- [Énoncé 1] Veuillez reprendre le passage du texte à analyser qui commence aux mots « En répression, faisant » et s'arrête après « d'une assistée judiciaire. », en remplaçant « dommages-intérêts » par « réparation ».
- [Énoncé 2] D'après le texte à analyser, à quelle date M.P M.A a-t-elle déposé plainte contre son mari ?

En répression, faisant application des articles visés par la prévention,
- condamné P.A à la peine de SIX CENTS EUROS D'AMENDE.
Sur l'action civile
Accueilli M.P M.A en sa constitution de partie civile.
la déclarant partiellement fondée en sa demande, condamné P.A à lui payer la somme de 500 euros à titre de dommages-intérêts.
condamné P.A , en outre, aux frais qui comprendront les droits prévus par l'article 63 de l'ordonnance souveraine n° 15173 du 8 janvier 2002 et dit que l'administration en poursuivra le recouvrement comme en matière d'enregistrement, s'agissant d'une condamnation prononcée contre l'adversaire d'une assistée judiciaire.
P.A , prévenu, a interjeté appel de ce jugement le 17 mai 2013.
Le Ministère public a interjeté appel de ladite décision le même jour.
Considérant les faits suivants :
Le 5 novembre 2012 M.P M.A déposait plainte à l'encontre de son mari, P.A , du chef de violation du secret des correspondances.
Elle expliquait que de janvier à juin 2012 elle n'avait pas reçu ses relevés bancaires bien que transmis par sa banque.

- [Les données]
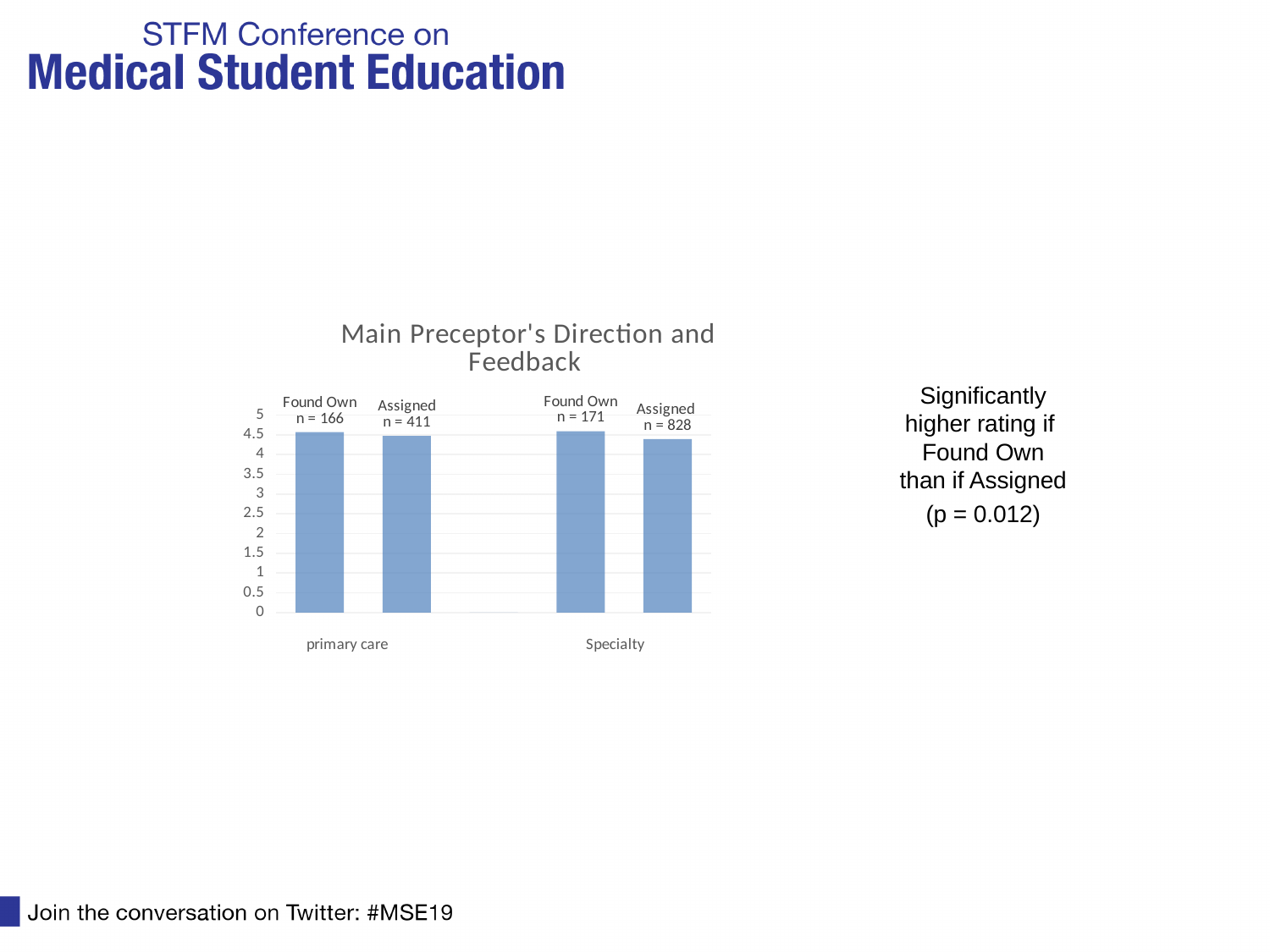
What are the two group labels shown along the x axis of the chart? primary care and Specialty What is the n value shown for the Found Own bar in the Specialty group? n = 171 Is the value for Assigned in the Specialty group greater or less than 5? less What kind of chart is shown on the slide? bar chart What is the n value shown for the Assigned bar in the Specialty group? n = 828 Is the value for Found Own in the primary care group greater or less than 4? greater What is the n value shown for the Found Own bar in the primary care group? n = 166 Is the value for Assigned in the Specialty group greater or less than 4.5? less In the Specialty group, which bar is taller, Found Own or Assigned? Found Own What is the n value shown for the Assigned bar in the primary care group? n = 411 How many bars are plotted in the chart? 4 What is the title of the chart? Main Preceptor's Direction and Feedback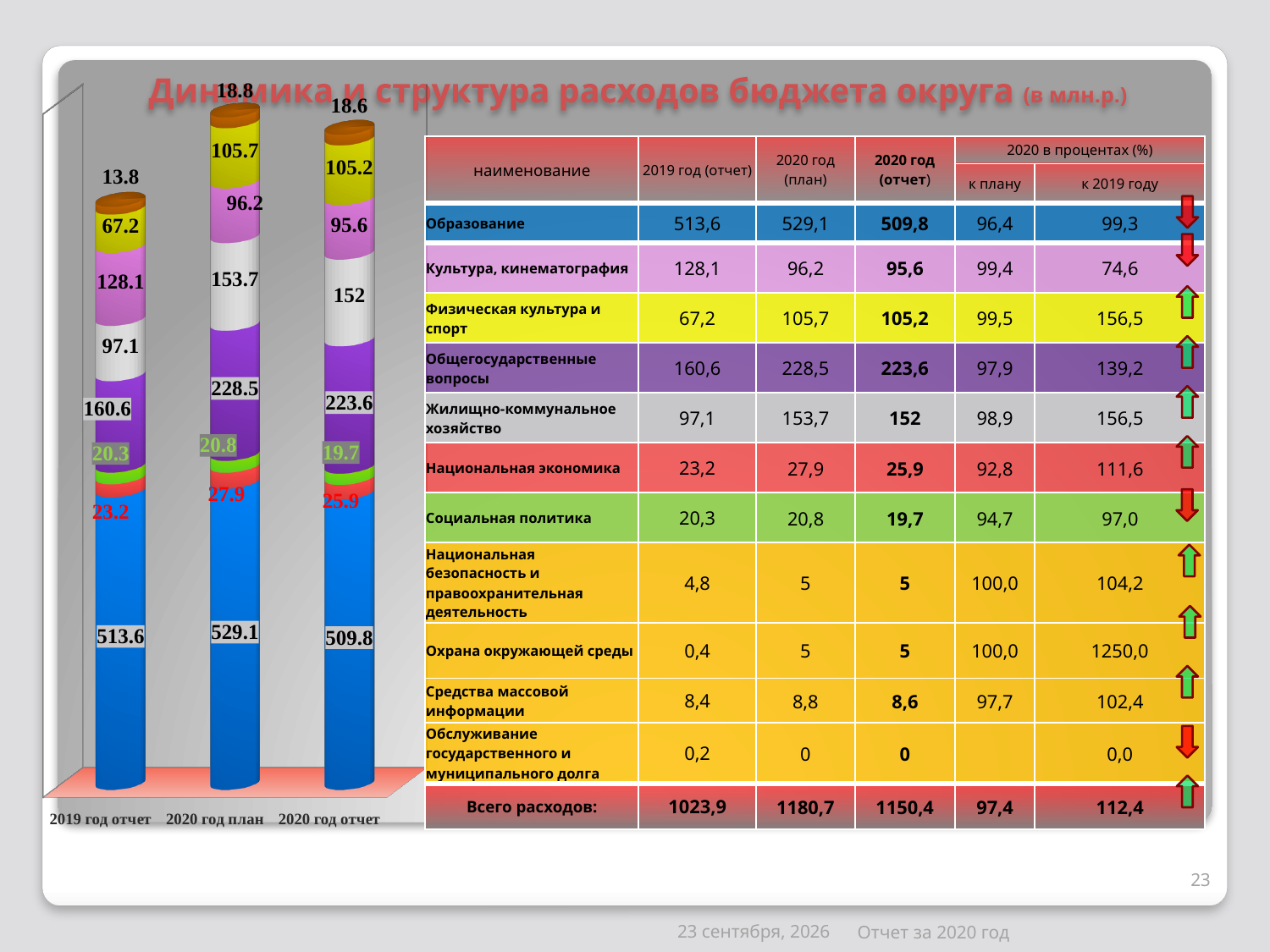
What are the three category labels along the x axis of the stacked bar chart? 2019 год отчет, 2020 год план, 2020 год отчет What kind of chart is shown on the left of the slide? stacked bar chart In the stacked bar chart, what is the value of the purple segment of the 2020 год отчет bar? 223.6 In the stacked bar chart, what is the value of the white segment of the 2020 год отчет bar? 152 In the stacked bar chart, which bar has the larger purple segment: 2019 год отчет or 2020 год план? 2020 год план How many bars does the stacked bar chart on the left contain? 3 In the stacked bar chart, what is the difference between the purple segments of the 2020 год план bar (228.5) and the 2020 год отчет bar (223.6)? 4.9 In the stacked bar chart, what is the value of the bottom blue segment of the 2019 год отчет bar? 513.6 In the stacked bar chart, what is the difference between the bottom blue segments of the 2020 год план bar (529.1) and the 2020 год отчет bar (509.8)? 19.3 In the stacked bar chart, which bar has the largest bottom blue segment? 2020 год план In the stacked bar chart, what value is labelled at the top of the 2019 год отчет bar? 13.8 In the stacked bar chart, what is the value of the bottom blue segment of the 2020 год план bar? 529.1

- [Corrigé de l'exercice 1]
En répression, faisant application des articles visés par la prévention,
- condamné P.A à la peine de SIX CENTS EUROS D'AMENDE.
Sur l'action civile
Accueilli M.P M.A en sa constitution de partie civile.
la déclarant partiellement fondée en sa demande, condamné P.A à lui payer la somme de 500 euros à titre de réparation.
condamné P.A , en outre, aux frais qui comprendront les droits prévus par l'article 63 de l'ordonnance souveraine n° 15173 du 8 janvier 2002 et dit que l'administration en poursuivra le recouvrement comme en matière d'enregistrement, s'agissant d'une condamnation prononcée contre l'adversaire d'une assistée judiciaire.

- [Corrigé de l'exercice 2] Le 5 novembre 2012.